A Constant Pressure Upper Boundary Formulation for Models Employing Height-Based Vertical Coordinates

Abstract For the numerical simulation of atmospheric flows that extend as high as the thermosphere, it is more appropriate to represent the upper boundary of the model domain as a material surface at constant pressure rather than one characterized by a rigid lid. Consequently, in adapting the Model for Prediction Across Scales (MPAS) for geospace applications, a modification of the height-based vertical coordinate is presented that permits the coordinate surfaces at upper levels to transition toward a constant pressure surface at the model’s upper boundary. This modification is conceptually similar to a terrain-following coordinate at low levels, but now modifies the coordinate surfaces at upper levels to conform to a constant pressure surface at the model top. Since this surface is evolving in time, the height of the upper boundary is adaptively adjusted to follow a designated constant pressure upper surface. This is accomplished by applying the hydrostatic equation to estimate the change in height along the boundary that is consistent with the vertical pressure gradient at the model top.
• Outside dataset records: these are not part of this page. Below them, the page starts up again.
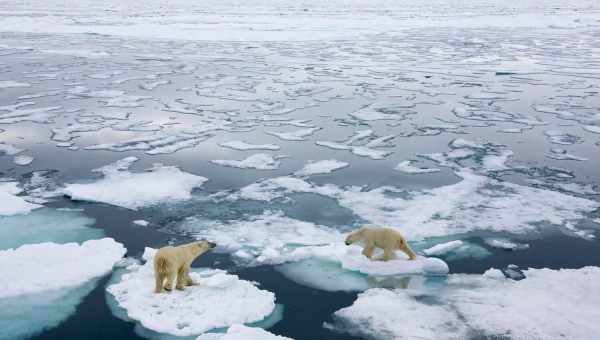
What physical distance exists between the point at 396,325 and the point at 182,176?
4.68 meters

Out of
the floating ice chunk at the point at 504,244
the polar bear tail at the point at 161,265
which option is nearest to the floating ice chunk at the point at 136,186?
the polar bear tail at the point at 161,265

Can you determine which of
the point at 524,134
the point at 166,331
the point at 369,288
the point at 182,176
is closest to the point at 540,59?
the point at 524,134

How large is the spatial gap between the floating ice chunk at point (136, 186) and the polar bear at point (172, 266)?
7.81 ft

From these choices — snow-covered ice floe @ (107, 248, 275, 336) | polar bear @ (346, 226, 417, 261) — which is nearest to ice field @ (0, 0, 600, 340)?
snow-covered ice floe @ (107, 248, 275, 336)

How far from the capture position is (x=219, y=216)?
6.85 metres

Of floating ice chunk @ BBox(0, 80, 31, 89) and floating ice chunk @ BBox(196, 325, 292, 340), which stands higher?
floating ice chunk @ BBox(0, 80, 31, 89)

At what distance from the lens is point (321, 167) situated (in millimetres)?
8789

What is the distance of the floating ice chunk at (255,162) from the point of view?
879cm

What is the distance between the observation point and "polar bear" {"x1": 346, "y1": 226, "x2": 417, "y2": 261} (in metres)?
5.54

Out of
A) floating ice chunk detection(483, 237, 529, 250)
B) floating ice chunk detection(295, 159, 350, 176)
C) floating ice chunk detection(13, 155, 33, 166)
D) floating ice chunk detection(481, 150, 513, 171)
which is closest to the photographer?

This alteration in the vertical coordinate requires only minor modifications and little additional computational expense to the original height-based time-invariant terrain-following vertical coordinate employed in MPAS. The viability of this modified vertical coordinate formulation has been verified in a 2D prototype of MPAS for an idealized case of upper-level diurnal heating. Significance Statement Most atmospheric numerical models that use a height-based vertical coordinate employ a rigid lid at the top of the model domain. While a rigid lid works well for applications in the troposphere and stratosphere, it is not well suited for applications extending into the thermosphere where significant vertical expansion/contraction occurs due to deep heating/cooling of the atmosphere. This paper develops and tests a simple modification to the height-based coordinate formulation that allows the height of the upper boundary to adaptively follow a constant pressure surface. This added flexibility in the treatment of the upper domain boundary for height-based models may be particularly beneficial in facilitating their transition to a deep atmosphere configuration without significant retooling of the model numerics.